**Given text:**
--- START ---

Category Archives: Lawyers

Worse than ever: Pain pills and heroin use

More people are dying from opioid overdoses than traffic accidents, yet no one seems to notice or want to address it. As commented on in the April 17th issue of The New York Times, “Serving All Your Heroin Needs”:


Meanwhile, the victims – mostly white, well-off and often young – are mourned in silence, because their parents are loath to talk publicly about how a cheerleader daughter hooked for dope, or their once-star athlete son overdosed in a fast-food restaurant bathroom.


Look at the numbers: 24,000 deaths from opioids. While the pain pill machine goes about its business of producing more and more addicts, no one says a thing.


For parents who do stand up and speak, the response is underwhelming. I attended an event at a large suburban high school billed as a community forum to examine the problems of recreational drug use, prompted by the drug death of a 17-year-old. Her father, Tom, spoke very movingly and passionately about his loss, but the audience was almost devoid of parents.


Why? Is it fear of hearing a contemporary bare his soul about a parent’s worse nightmare? Is it hoping that ignoring the problem will make it go away – soon they’ll be off to college anyway? Who knows? But the absence of any passion – any demand for action – was striking.

Stimulant use among 26-to-34-year-olds doubles in four years

The Sunday Times had a second story, this one on abuse of ADHD medications, titled “Workers Seeking Productivity in a Pill are Abusing A.D.H.D. Drugs.” Stimulants like Adderall, Vyvanse, and Concerta are migrating from school settings to the workplace. They’re now in play in demanding professions:


These lawyers said they and dozens of young colleagues at their firms had casually traded pills to work into the night and billed hundreds of extra hours a year in the race for partnerships.

--- END ---

**Tasks to complete:**
a - Reproduce the passage of the post on opioid and stimulant abuse that starts with "Why? Is it fear" and goes on through "race for partnerships.".
b - List every stimulant drug that the post on opioid and stimulant abuse names by brand.

**Excerpted data:**
--- START ---

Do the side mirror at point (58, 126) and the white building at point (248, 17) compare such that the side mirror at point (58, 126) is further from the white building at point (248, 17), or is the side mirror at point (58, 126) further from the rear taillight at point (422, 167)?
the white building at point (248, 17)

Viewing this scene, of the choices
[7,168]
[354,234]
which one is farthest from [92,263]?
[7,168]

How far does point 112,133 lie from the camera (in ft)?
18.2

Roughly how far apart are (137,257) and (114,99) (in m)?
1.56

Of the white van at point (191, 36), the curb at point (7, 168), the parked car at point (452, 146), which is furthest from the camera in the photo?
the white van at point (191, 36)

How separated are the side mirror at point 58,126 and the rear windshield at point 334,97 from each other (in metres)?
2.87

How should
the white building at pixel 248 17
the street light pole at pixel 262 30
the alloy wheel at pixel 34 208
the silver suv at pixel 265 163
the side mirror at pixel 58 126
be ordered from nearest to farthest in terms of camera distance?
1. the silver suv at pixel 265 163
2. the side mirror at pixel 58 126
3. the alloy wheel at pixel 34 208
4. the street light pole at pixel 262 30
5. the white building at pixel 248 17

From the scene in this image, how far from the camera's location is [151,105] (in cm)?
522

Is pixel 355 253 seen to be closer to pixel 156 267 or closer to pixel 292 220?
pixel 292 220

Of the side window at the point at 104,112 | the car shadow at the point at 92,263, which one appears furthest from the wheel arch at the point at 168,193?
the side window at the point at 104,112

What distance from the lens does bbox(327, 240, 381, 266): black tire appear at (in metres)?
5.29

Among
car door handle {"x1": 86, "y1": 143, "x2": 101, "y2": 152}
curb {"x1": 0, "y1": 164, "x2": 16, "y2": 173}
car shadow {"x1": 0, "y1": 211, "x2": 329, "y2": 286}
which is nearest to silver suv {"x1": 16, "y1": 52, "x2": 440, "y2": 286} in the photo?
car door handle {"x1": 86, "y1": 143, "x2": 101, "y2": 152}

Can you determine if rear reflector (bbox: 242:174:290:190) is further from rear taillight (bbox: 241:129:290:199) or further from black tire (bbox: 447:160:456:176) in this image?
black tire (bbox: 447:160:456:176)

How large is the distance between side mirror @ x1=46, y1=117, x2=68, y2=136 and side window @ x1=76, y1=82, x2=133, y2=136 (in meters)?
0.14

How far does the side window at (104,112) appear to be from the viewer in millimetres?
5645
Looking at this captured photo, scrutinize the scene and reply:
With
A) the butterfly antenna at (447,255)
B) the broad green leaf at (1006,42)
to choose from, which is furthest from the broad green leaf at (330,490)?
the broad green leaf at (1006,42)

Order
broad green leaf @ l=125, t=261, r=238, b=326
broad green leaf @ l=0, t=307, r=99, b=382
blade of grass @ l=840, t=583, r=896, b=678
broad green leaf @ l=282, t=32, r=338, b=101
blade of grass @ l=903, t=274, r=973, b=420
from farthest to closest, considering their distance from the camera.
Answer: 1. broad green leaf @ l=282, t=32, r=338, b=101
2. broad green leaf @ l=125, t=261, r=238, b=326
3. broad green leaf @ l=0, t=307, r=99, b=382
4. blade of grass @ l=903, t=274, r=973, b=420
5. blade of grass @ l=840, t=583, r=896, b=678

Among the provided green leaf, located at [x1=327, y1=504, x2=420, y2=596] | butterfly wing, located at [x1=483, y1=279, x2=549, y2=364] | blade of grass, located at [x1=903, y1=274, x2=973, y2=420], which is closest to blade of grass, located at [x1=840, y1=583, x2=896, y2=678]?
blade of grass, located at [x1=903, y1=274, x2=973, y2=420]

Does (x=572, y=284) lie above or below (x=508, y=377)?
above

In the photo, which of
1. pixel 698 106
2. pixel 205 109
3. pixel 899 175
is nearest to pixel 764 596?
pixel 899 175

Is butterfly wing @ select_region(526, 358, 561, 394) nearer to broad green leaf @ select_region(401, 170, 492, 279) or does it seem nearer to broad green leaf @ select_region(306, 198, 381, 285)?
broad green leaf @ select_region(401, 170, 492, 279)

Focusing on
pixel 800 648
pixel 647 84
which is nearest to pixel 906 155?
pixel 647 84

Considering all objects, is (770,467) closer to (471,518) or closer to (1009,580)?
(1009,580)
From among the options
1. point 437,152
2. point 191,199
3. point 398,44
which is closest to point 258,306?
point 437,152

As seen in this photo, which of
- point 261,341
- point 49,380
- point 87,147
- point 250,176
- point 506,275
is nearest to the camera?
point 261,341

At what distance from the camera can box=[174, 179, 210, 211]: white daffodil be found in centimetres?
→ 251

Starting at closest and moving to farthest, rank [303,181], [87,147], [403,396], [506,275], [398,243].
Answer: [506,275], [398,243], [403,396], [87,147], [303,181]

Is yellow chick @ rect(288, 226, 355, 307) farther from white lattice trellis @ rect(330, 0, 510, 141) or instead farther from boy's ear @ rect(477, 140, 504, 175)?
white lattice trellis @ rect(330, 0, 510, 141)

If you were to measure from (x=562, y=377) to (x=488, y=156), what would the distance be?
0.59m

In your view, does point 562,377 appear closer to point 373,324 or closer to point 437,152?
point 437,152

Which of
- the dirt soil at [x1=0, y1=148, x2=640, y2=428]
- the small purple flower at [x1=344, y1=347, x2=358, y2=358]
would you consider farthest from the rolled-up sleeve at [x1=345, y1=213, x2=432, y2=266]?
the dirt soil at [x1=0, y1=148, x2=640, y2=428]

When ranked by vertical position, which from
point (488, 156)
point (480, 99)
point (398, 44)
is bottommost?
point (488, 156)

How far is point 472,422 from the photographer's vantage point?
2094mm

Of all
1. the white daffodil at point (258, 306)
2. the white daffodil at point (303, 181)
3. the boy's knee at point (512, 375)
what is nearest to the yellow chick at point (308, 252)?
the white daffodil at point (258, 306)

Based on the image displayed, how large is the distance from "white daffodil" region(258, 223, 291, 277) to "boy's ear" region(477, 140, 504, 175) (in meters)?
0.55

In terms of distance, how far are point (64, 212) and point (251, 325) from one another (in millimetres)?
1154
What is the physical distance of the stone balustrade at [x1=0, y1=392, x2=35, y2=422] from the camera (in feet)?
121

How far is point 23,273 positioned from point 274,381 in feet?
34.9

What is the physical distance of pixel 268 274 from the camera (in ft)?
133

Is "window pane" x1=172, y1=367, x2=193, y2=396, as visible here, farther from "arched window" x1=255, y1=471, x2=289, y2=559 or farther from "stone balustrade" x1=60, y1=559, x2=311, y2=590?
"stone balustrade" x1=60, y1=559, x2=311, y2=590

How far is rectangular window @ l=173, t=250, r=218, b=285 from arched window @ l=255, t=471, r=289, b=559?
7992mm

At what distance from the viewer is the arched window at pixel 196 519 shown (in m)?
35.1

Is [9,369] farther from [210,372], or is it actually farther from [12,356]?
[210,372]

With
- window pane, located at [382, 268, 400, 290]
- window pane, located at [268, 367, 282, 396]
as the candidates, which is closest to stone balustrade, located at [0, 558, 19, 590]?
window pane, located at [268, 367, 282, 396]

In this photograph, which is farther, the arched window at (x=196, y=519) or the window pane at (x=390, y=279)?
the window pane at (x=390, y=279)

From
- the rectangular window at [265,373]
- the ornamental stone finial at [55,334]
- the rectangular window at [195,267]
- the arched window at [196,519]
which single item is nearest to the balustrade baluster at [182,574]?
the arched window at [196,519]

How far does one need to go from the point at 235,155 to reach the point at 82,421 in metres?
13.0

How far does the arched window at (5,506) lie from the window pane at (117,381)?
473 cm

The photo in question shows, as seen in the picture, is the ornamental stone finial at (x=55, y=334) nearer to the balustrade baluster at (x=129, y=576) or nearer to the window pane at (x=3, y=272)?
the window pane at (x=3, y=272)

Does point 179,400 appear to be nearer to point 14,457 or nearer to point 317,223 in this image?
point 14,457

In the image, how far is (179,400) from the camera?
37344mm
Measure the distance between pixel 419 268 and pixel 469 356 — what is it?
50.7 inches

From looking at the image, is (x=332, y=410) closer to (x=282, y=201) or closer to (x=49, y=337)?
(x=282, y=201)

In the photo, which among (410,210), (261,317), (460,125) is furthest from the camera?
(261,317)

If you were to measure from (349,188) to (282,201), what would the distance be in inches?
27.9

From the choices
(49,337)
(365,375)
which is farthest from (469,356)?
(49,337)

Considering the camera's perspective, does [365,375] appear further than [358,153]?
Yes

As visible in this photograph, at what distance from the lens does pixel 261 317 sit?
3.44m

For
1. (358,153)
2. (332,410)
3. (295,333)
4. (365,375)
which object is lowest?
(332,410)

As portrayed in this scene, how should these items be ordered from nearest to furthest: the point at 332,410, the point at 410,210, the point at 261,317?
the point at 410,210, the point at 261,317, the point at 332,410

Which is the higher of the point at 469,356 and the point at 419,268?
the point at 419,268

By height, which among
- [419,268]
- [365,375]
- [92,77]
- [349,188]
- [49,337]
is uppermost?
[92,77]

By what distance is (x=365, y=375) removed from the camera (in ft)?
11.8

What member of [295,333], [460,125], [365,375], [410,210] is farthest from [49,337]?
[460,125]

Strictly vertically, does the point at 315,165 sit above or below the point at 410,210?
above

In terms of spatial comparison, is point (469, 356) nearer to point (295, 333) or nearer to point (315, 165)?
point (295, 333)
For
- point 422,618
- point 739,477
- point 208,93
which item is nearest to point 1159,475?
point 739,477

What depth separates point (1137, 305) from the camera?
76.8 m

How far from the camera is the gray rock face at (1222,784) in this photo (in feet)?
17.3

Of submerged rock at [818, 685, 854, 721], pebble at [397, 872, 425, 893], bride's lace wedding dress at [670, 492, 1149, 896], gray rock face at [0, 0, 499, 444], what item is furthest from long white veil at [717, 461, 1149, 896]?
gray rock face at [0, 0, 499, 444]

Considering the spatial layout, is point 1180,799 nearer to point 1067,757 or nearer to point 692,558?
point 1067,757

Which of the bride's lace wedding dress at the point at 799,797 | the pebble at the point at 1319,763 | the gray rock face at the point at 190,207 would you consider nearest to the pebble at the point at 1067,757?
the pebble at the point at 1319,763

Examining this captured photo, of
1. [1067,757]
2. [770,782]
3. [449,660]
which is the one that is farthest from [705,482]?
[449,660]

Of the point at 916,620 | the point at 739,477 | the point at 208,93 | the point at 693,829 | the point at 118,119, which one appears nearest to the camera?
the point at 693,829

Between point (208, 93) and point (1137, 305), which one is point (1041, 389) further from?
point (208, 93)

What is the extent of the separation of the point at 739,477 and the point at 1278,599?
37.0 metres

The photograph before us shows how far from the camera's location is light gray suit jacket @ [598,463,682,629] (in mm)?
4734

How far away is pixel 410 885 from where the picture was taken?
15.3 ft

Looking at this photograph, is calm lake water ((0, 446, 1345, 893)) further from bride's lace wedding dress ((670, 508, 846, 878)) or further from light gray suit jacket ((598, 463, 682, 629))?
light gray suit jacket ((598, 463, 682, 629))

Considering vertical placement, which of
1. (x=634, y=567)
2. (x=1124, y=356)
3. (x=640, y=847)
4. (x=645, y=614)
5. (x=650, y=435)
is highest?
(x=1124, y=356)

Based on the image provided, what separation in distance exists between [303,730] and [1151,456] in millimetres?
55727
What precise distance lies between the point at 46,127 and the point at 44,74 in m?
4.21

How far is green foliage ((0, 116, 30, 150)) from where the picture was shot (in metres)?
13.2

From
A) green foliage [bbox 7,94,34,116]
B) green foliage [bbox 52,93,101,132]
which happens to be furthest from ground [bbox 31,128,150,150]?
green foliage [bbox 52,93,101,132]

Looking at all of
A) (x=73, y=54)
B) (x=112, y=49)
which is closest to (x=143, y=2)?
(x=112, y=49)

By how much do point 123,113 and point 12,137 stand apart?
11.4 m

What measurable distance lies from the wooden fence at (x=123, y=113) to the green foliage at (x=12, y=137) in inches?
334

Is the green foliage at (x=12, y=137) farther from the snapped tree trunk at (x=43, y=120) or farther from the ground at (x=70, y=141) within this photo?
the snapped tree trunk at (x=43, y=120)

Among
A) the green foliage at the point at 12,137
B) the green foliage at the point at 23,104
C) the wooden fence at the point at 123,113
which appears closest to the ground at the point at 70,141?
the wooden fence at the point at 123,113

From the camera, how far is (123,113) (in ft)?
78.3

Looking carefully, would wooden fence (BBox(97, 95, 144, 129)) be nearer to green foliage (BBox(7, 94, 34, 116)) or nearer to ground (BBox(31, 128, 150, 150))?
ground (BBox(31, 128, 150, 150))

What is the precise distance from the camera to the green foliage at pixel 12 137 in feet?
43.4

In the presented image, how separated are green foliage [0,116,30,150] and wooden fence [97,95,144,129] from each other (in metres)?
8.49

--- END ---

**Solutions to the problems:**
a -
Why? Is it fear of hearing a contemporary bare his soul about a parent’s worse nightmare? Is it hoping that ignoring the problem will make it go away – soon they’ll be off to college anyway? Who knows? But the absence of any passion – any demand for action – was striking.

Stimulant use among 26-to-34-year-olds doubles in four years

The Sunday Times had a second story, this one on abuse of ADHD medications, titled “Workers Seeking Productivity in a Pill are Abusing A.D.H.D. Drugs.” Stimulants like Adderall, Vyvanse, and Concerta are migrating from school settings to the workplace. They’re now in play in demanding professions:


These lawyers said they and dozens of young colleagues at their firms had casually traded pills to work into the night and billed hundreds of extra hours a year in the race for partnerships.

b - Adderall, Vyvanse, Concerta